Curio transforme les articles écrits en articles "lus"
Curio transforme les articles écrits en articles "lus" © Radio France / Xavier Demagny

Imaginez un matin dans quelques mois ou dans quelques années : en voiture pour aller travailler, ou dans le métro, casque sur les oreilles, vous choisissez soigneusement ce que vous allez écouter... Plutôt la nouvelle enquête du Monde ou une longue tribune du Figaro ? C'est la promesse de l'application Curio, qui pour l'heure n'est disponible qu'en langue anglaise. 

Lancée à l'automne 2018 en Grande-Bretagne, l'application a été conçue par deux anciens de la BBC, partis du constat que "des histoires fortes existaient, mais qu'elles ne bénéficiaient pas de l'engagement qu'elles méritaient". Ils sont donc partis en 2016 fonder la start-up Curio, dont le principe est simple : plutôt que de lire des enquêtes et des papiers longs, il devient possile... de les écouter.
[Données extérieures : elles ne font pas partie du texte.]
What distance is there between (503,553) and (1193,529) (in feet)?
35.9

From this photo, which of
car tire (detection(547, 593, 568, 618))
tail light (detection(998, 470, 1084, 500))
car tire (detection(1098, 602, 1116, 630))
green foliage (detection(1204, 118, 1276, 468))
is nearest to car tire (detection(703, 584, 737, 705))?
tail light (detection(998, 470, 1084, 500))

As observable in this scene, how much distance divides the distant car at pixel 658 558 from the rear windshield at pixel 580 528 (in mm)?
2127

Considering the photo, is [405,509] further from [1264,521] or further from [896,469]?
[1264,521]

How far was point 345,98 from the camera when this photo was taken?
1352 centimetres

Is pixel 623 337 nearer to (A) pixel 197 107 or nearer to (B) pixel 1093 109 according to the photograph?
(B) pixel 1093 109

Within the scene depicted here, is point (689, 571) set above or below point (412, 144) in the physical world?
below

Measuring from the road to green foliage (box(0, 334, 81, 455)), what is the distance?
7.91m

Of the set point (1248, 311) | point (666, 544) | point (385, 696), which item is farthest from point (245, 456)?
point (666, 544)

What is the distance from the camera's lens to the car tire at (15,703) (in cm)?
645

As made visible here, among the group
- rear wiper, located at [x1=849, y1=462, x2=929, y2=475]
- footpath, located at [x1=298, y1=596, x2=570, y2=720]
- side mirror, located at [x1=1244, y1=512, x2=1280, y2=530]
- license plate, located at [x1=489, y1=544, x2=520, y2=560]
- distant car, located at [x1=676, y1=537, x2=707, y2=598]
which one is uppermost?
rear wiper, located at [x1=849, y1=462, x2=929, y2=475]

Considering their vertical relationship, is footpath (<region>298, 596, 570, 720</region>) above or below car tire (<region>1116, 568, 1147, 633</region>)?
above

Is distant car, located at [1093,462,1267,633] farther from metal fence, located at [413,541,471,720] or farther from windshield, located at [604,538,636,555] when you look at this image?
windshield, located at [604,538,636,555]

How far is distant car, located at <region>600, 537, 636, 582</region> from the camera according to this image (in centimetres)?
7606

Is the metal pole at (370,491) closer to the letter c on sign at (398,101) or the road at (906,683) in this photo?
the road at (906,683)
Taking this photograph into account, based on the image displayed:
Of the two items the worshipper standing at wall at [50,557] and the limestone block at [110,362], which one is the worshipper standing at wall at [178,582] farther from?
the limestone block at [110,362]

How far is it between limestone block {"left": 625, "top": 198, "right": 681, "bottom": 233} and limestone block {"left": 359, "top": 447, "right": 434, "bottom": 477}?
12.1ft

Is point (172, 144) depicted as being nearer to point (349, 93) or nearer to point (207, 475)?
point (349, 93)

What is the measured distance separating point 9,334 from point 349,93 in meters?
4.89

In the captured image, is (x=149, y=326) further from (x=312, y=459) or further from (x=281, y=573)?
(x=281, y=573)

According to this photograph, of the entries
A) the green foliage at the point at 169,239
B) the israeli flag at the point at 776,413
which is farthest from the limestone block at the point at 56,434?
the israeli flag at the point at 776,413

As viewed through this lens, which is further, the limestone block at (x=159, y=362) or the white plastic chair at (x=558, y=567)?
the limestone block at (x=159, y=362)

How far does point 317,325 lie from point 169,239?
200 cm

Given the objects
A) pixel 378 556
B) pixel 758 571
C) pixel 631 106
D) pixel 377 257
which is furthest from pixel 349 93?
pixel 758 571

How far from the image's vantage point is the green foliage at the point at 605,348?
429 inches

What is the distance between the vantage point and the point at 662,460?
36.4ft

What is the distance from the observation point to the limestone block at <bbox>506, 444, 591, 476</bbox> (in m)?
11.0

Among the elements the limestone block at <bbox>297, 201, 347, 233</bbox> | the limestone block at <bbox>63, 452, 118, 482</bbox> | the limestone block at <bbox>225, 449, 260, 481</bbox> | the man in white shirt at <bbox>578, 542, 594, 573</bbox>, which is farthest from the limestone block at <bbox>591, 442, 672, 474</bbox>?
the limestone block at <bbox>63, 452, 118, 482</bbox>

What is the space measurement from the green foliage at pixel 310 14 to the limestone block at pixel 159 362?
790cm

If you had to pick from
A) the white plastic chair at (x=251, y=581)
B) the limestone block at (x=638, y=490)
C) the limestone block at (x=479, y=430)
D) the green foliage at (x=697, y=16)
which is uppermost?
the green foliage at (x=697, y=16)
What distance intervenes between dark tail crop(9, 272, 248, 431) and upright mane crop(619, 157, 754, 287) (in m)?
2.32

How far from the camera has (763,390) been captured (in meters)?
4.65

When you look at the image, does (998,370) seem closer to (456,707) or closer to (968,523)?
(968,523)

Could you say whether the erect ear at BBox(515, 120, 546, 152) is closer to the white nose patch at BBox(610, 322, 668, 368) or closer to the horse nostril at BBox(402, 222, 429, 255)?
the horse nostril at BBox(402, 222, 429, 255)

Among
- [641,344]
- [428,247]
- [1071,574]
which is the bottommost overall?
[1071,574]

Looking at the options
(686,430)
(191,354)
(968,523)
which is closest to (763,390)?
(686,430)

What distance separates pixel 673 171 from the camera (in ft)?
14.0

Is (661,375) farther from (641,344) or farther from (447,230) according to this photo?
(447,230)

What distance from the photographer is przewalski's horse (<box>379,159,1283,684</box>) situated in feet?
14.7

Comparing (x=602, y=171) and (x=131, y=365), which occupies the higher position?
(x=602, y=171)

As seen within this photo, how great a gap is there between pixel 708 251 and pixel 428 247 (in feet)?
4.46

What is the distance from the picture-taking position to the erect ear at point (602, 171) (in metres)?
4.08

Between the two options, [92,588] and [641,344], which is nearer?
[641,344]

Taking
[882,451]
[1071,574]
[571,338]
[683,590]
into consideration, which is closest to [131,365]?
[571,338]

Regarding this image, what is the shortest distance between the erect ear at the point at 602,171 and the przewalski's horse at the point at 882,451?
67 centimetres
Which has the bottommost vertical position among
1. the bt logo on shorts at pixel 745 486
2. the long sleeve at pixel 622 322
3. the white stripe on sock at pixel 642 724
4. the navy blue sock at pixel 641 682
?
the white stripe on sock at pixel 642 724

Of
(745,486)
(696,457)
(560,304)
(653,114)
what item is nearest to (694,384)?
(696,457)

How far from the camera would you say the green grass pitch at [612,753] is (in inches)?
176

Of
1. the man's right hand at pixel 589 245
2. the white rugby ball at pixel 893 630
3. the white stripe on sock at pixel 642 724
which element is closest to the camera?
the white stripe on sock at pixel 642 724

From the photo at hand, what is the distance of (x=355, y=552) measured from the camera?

Les "stories" proposées sont souvent de longues enquêtes, dont la durée d'écoute dépasse parfois les 30 minutes. 

Concrètement, les papiers de presse écrite sont lus par des comédiens dont certains "primés", nous promet l'application "pour une expérience audio agréable". Ça ressemble à un livre audio, avec une lecture chaleureuse. Mais ce n'est pas non plus du théâtre. 

L'application a lié un partenariat avec de nombreux médias anglophones de référence : The Economist, le Financial Times, The Guardian, Bloomberg ou The Washington Post pour n'en citer qu'une partie. Ainsi, Curio met l'accent sur la qualité de ses contenus et de ses formats : "L'application invite les utilisateurs à se relaxer et à apprécier du journalisme de premier rang mondial (...) dans un monde connecté surchargé d'information et avec de nombreuses fake news", selon l'entreprise.   

Les journaux partenaires sont rémunérés

Et pour le modèle économique ? Au-delà de dix écoutes offertes, l'application n'est disponible que sur abonnement, pour un prix de sept dollars par mois (ou soixante par an). Un choix certes restrictif, mais qui présente l'avantage de rémunérer les médias partenaires, qui peuvent y trouver une solution pour mettre en avant leurs contenus. 

Avec cette nouvelle application, la presse écrite ajoute donc une corde à son arc pour tenter de se sauver face à la baisse des ventes de journaux papier, en plus des podcasts, des formats vidéo ou de la lecture sonore automatique des articles. Autant de solutions qui apportent un salut à l'écrit... par un autre medium, quitte à marcher sur les plates-bandes de la radio.